- **Your task**: Search the data below for "rentride"; list each line that holds it.

Data entries

------

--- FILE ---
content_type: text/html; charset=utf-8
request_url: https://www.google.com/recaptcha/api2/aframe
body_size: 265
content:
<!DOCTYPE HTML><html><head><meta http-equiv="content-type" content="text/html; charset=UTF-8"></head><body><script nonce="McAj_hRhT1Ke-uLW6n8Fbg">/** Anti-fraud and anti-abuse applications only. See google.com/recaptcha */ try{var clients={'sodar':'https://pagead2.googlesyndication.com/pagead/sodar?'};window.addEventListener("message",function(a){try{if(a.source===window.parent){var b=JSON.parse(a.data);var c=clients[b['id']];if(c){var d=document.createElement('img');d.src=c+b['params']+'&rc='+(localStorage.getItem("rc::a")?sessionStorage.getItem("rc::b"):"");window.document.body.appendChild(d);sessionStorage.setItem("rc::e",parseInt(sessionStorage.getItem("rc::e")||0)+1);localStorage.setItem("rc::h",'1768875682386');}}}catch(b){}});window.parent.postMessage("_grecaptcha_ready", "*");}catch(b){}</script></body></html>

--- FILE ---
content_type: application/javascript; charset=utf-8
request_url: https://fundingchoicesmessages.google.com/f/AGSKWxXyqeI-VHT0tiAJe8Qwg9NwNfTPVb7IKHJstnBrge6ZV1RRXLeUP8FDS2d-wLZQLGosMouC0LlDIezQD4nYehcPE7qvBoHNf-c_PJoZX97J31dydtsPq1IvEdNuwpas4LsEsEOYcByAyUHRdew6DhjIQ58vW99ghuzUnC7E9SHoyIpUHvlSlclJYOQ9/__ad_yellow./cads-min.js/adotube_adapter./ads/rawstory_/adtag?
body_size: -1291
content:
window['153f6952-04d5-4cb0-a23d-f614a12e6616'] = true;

------

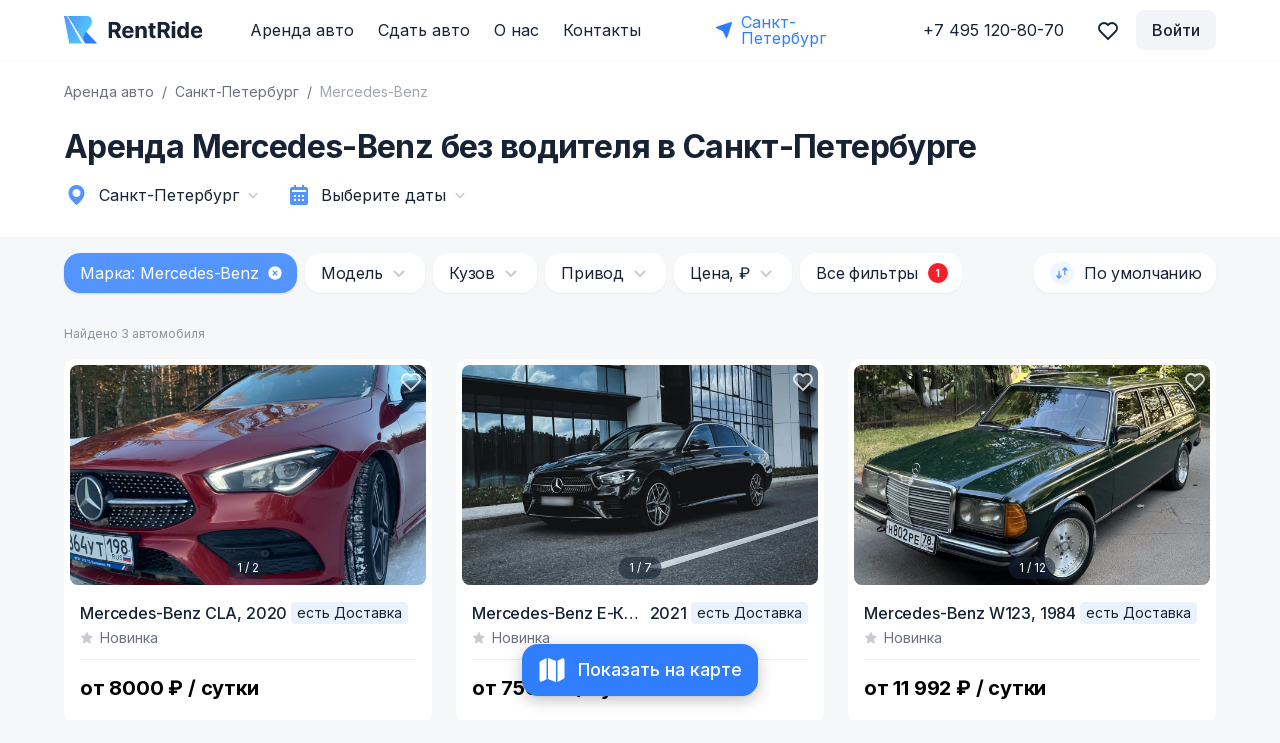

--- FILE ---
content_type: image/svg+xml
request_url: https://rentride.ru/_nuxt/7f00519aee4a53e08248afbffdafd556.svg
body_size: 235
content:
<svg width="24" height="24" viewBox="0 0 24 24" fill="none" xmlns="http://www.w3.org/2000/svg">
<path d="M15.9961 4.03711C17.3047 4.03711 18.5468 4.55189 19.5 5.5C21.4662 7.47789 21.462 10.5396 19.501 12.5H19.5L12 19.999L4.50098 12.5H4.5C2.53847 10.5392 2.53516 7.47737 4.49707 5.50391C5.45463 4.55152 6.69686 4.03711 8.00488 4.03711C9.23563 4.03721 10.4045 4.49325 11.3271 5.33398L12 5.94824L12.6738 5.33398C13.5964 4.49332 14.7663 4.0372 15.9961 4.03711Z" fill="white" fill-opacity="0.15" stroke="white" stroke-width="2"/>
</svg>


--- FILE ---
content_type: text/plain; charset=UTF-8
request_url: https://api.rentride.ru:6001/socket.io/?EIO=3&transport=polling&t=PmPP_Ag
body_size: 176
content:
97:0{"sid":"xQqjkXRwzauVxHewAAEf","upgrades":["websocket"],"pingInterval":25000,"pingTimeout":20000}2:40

------

- **Result of this exercise**:
request_url: https://rentride.ru/_nuxt/7f00519aee4a53e08248afbffdafd556.svg
request_url: https://api.rentride.ru:6001/socket.io/?EIO=3&transport=polling&t=PmPP_Ag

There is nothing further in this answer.